> _SOURCE PASSAGE_:
########
PAHs metabolism occurs in the liver by cytochrome P450 (such as CYP1A1), which could activate the aryl hydrocarbon hydroxylase (AHH). Genotypic variants of CYP1A1 can improve increased AHH function. Several studies suggest that women with the variant genotype(s) have a higher risk to develop breast cancer compared to women with the normal genotype (8).

Rundle et al (78) reported that the null variant of the detoxifying gene GSTM1 was associated with adduct levels in cases, but not in controls. These results suggest that the GSTM1 polymorphism has a role in the formation of PAH-DNA adducts, thus preventing accumulation of environmental damage in breast tissue.

Benzene is chemical solvent involved in several hematological diseases, such as leukemia and myelodysplastic syndrome (79). Experimental studies demonstrated that exposure to benzene can induce breast cancer (80). However, few studies on humans have shown that benzene is involved in breast cancer development. A case-control study by Petralia et al (81) suggested an association between breast cancer risk and occupational exposure to benzene in women. In addition, Costantini et al (82) conducted an epidemiological cohort study of female workers using benzene-based glues in a shoe factory in Italy. The study demonstrated that chronic exposure to benzene can be one of the risk factor for breast cancer.
########
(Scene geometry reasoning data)
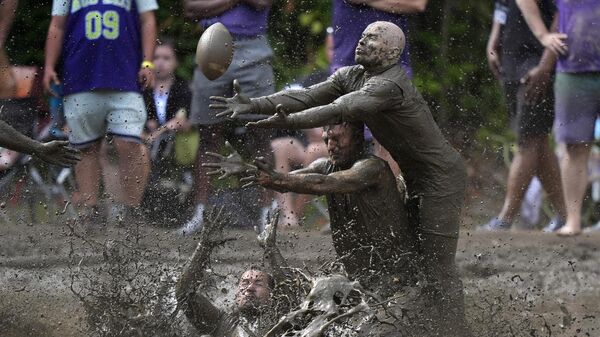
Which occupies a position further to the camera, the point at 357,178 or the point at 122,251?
the point at 122,251

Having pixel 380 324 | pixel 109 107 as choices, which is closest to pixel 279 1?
pixel 109 107

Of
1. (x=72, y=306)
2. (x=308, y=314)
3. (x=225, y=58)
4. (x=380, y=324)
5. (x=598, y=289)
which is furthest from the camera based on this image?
(x=598, y=289)

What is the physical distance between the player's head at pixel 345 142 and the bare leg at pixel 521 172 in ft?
11.3

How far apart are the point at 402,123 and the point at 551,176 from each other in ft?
A: 11.4

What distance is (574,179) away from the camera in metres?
11.8

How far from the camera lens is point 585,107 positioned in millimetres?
11867

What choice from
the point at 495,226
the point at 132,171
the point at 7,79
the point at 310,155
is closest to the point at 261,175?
the point at 310,155

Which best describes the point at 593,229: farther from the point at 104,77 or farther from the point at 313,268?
the point at 104,77

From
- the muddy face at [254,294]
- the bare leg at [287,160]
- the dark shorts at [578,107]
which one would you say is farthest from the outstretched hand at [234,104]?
the dark shorts at [578,107]

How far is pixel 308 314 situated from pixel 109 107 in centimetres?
437

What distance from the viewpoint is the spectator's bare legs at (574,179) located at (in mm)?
11766

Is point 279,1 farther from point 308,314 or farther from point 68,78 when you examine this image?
point 308,314

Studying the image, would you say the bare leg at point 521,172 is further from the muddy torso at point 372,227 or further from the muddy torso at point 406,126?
the muddy torso at point 372,227

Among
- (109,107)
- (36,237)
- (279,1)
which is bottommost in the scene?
(36,237)
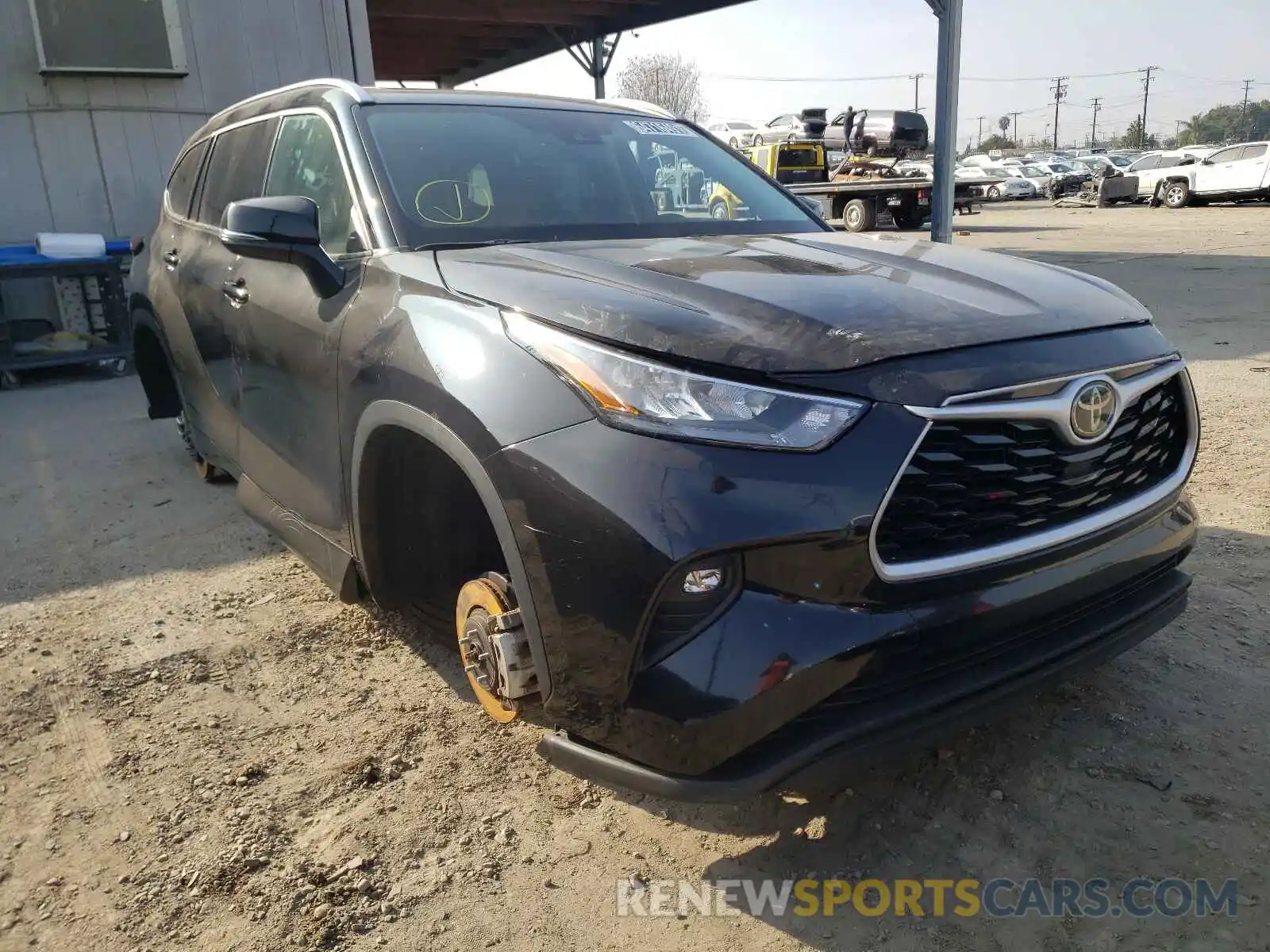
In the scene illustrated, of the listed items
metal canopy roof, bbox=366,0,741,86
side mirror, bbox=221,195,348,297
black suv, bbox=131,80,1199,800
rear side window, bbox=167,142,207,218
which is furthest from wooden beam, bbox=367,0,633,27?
side mirror, bbox=221,195,348,297

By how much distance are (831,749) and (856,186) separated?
2303 cm

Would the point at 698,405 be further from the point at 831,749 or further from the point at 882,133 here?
the point at 882,133

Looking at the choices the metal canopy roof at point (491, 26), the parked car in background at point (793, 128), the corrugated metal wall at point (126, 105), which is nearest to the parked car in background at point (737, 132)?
the parked car in background at point (793, 128)

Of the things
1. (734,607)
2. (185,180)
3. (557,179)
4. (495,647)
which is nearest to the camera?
(734,607)

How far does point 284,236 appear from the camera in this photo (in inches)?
97.9

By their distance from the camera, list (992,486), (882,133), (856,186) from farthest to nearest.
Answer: (882,133), (856,186), (992,486)

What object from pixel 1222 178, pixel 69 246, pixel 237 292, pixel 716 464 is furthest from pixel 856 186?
pixel 716 464

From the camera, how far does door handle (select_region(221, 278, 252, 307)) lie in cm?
316

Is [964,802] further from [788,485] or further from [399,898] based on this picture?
[399,898]

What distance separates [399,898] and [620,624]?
0.84 meters

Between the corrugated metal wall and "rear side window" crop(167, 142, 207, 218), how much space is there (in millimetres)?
5505

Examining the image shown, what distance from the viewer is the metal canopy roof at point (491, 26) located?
14758 mm

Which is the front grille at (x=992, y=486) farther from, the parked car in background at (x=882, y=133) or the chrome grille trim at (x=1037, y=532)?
the parked car in background at (x=882, y=133)

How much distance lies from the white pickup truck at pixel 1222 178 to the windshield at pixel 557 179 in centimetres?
2934
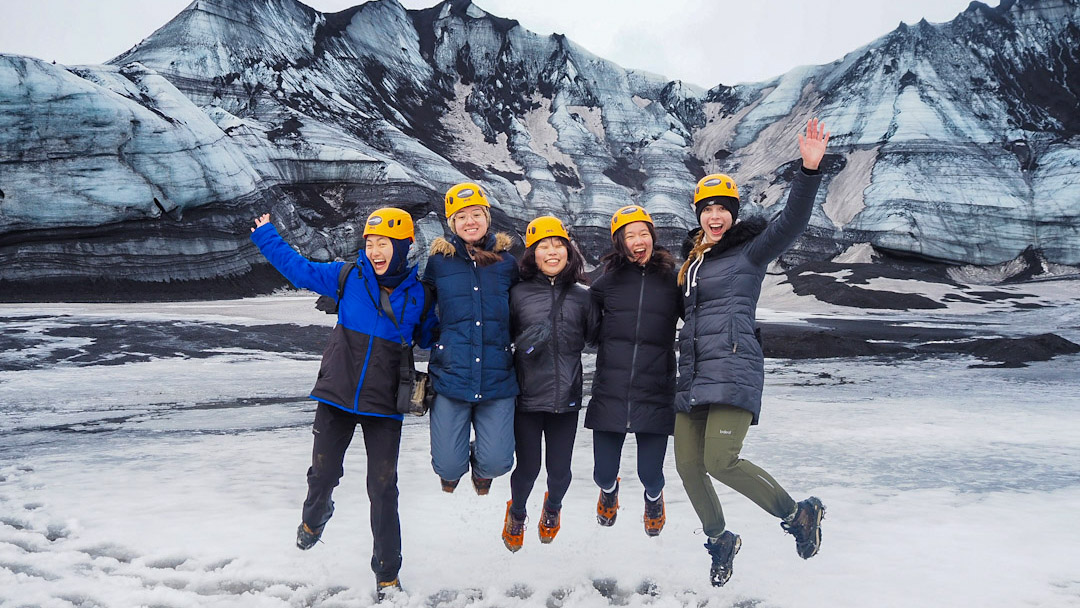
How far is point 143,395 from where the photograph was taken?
27.7 ft

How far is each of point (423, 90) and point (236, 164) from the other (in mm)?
27251

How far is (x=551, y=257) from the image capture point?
368 cm

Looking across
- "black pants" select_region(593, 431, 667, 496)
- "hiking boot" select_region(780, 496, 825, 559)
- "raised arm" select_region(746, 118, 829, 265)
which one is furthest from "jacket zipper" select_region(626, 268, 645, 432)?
"hiking boot" select_region(780, 496, 825, 559)

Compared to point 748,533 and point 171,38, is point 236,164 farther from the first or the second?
point 748,533

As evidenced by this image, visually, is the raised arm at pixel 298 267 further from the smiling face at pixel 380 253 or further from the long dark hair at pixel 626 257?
the long dark hair at pixel 626 257

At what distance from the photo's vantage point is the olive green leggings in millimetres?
3174

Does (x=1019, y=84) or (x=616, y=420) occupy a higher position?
(x=1019, y=84)

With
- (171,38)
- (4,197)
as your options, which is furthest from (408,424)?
(171,38)

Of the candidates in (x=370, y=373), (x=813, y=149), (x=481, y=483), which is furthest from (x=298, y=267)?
(x=813, y=149)

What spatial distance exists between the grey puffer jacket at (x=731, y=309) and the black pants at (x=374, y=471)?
5.07 ft

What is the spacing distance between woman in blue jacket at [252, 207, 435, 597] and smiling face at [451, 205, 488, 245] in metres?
0.33

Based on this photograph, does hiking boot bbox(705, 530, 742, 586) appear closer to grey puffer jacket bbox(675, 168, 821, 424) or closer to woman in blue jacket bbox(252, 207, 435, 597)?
grey puffer jacket bbox(675, 168, 821, 424)

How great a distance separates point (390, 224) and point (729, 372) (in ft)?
6.33

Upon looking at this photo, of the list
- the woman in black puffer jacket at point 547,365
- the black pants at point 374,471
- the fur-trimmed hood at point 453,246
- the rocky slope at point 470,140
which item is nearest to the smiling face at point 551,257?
the woman in black puffer jacket at point 547,365
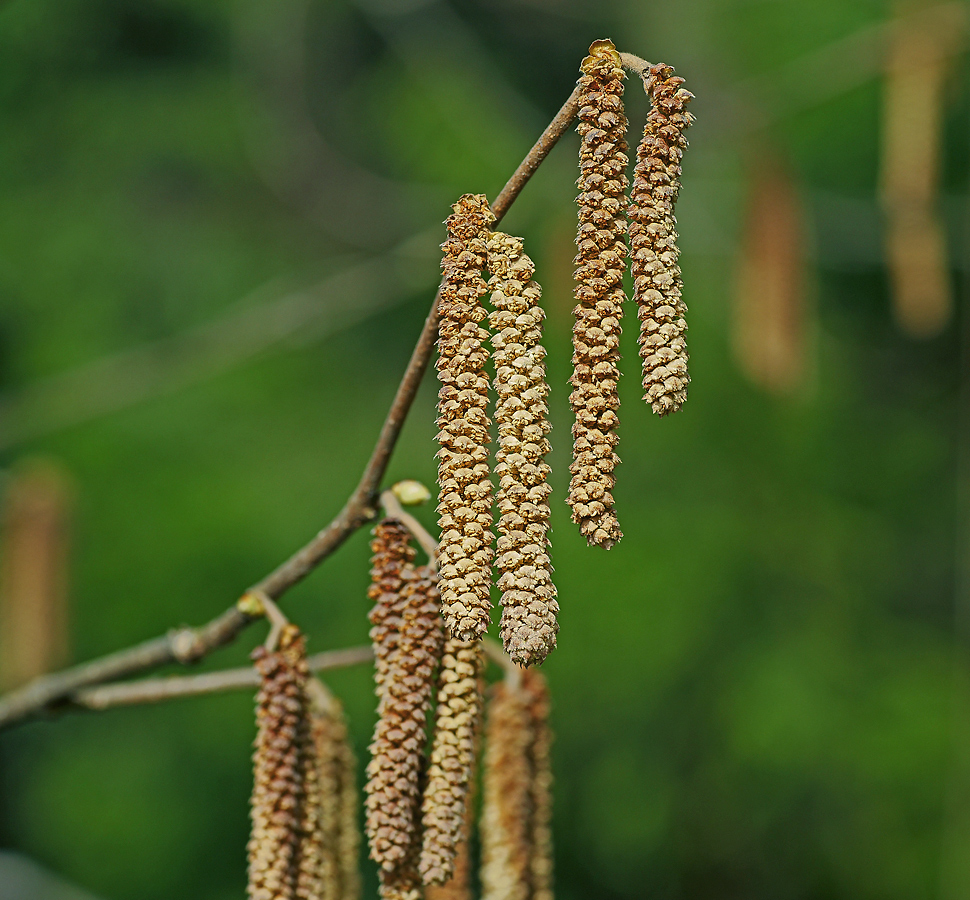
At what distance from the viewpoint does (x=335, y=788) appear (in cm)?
106

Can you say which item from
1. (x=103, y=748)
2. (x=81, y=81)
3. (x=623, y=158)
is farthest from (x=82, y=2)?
(x=623, y=158)

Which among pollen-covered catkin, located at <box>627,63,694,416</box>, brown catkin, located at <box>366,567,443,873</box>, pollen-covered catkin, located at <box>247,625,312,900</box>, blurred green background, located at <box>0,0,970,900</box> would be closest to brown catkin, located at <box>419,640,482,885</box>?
brown catkin, located at <box>366,567,443,873</box>

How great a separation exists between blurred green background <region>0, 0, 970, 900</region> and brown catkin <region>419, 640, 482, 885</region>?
2144mm

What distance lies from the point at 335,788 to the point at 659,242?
2.09ft

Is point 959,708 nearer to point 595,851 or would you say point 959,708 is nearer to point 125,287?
point 595,851

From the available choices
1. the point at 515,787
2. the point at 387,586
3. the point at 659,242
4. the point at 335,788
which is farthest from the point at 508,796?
the point at 659,242

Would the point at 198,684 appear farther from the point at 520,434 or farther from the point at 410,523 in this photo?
the point at 520,434

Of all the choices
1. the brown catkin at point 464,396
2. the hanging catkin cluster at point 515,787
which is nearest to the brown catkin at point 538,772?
the hanging catkin cluster at point 515,787

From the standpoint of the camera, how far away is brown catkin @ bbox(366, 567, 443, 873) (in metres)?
0.86

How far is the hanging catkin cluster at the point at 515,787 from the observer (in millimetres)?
1064

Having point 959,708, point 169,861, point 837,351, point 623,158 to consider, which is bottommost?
point 623,158

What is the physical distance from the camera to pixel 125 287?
7996 millimetres

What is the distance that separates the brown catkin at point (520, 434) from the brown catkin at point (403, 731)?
0.17 meters

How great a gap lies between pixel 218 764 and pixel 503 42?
22.2 ft
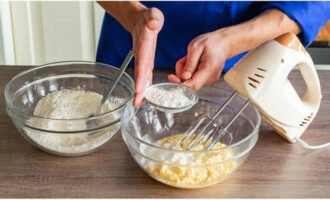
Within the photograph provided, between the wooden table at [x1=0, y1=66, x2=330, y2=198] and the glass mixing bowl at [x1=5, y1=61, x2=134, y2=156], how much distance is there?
0.08 feet

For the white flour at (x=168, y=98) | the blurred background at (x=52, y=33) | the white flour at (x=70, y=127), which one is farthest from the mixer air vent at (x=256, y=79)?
the blurred background at (x=52, y=33)

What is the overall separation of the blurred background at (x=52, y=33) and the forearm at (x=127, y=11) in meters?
0.77

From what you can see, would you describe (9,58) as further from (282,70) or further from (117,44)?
(282,70)

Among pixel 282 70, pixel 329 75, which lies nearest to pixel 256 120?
pixel 282 70

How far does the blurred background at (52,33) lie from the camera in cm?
170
########
> _AIM OF THE EXERCISE_: Reproduce the passage on breast cancer and chemical exposure word for word, starting at "PAHs metabolism occurs" and ending at "in breast tissue.".

> _ANSWER BOX_:
PAHs metabolism occurs in the liver by cytochrome P450 (such as CYP1A1), which could activate the aryl hydrocarbon hydroxylase (AHH). Genotypic variants of CYP1A1 can improve increased AHH function. Several studies suggest that women with the variant genotype(s) have a higher risk to develop breast cancer compared to women with the normal genotype (8).

Rundle et al (78) reported that the null variant of the detoxifying gene GSTM1 was associated with adduct levels in cases, but not in controls. These results suggest that the GSTM1 polymorphism has a role in the formation of PAH-DNA adducts, thus preventing accumulation of environmental damage in breast tissue.